» ESTRATTO DEL DOCUMENTO
++++++++++++++++++++

30 Gennaio 2018

Il limite del pregiudizio all’economia nazionale nell’esecuzione degli obblighi di fare

di Barbara Tabasco Scarica in PDF

Cass. civ., Sez. II, 31 ottobre 2017 n. 25890 (sentenza) – Pres. Bianchini – rel. Grasso

Esecuzione forzata – Obblighi di fare e di non fare – Violazione delle norme sulle distanze tra edifici – Spostamento della costruzione a distanza legale – Limiti all’esecuzione forzata ex art. 2933, comma 2, c.c. (Art. 2933 c.c.)

[1] L’art. 2933, secondo comma, c.c. che limita l’esecuzione forzata degli obblighi di non fare, vietando la distruzione della cosa che sia di pregiudizio all’economia nazionale, si riferisce alle sole fonti di produzione o di distribuzione della ricchezza dell’intero Paese e, pertanto, non è invocabile per evitare lo spostamento di una costruzione alla distanza prescritta dalle norme in materia, comportando, invece, la persistenza di detta costruzione una lesione di pur rilevanti interessi individuali.

 CASO

[1] A seguito della costruzione di un fabbricato in violazione della disciplina sulle distanze rispetto all’edificio frontista, il Tribunale di Taranto condannava l’autore a demolire la porzione del fabbricato realizzata in violazione delle suddette norme.

++++++++++++++++++++

» BLOCCO DI DATI
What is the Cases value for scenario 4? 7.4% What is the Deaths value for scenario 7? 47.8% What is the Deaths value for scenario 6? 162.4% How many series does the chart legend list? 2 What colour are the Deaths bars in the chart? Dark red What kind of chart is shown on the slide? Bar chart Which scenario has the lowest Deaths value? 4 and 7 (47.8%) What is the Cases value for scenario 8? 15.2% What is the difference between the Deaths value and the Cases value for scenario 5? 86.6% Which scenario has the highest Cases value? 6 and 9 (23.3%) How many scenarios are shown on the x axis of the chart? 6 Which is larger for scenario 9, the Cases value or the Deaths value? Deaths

++++++++++++++++++++

» COSA SI CHIEDE
**1)** Elenca tutte le persone indicate per nome nel testo sulla sentenza in materia di distanze tra edifici, precisando il ruolo che il testo attribuisce a ciascuna.
**2)** Prosegui il testo sulla sentenza in materia di distanze tra edifici partendo dall'ultima frase riportata.

» SOLUZIONI
**1)**
- Barbara Tabasco: autrice del commento
- Bianchini: presidente
- Grasso: relatore

**2)**
Avverso la sentenza di conferma della decisione di primo grado, veniva sollevato ricorso per cassazione indicando, tra i vari motivi, la violazione e falsa applicazione degli artt. 2058, 2933, co. 2, c.c., nonché l’omesso esame di un fatto controverso e decisivo, ai sensi dell’art. 360, n. 5, c.p.c. In particolare, il ricorrente poneva a fondamento del suo motivo l’art. 2058 c.c. secondo il quale il danneggiato può chiedere la reintegrazione in forma specifica, qualora sia in tutto o in parte possibile ed il giudice può disporre che il risarcimento avvenga solo per equivalente, laddove la reintegrazione in forma specifica risulti eccessivamente onerosa. Poiché il ricorrente aveva, in via subordinata, allegato e dimostrato che la reintegrazione in forma specifica sarebbe risultata non agevole, oltre che diseconomica, sproporzionata ed eccessivamente onerosa per il debitore, veniva censurata la scelta della Corte locale di escludere la dedotta eccessiva onerosità in ragione della non rilevante consistenza della porzione dell’edificio da demolire.

SOLUZIONE

[1] La Corte di Cassazione ha rigettato il ricorso sostenendo che l’art. 2933, secondo comma, c.c. che limita l’esecuzione forzata degli obblighi di non fare, vietando la distruzione della cosa che sia di pregiudizio all’economia nazionale, si riferisce alle sole fonti di produzione o di distribuzione della ricchezza dell’intero Paese e, pertanto, non è invocabile per evitare lo spostamento di una costruzione alla distanza prescritta dalle norme in materia, comportando, invece, la persistenza di detta costruzione una lesione di pur rilevanti interessi individuali.

QUESTIONI

[1] L’art. 2933, co. 2, c.c. prevede che, pur in presenza della violazione di un obbligo di non fare, non possa essere ordinata la distruzione della cosa ove essa rechi pregiudizio all’economia nazionale, potendo l’avente diritto, in tal caso, conseguire solo il risarcimento del danno.

La giurisprudenza, a tal proposito, ha adottato un’interpretazione restrittiva dell’art. 2933 c.c. affermando che la norma è applicabile soltanto nell’ipotesi in cui la distruzione della cosa arrechi pregiudizio al sistema produttivo dell’intero Paese e non anche quando il pregiudizio riguardi unicamente interessi individuali e locali (Cass. 30 gennaio 1985, n. 562; Mazzon, I rapporti di vicinato e le distanze legali: tutela e risarcimento, Padova, 2013).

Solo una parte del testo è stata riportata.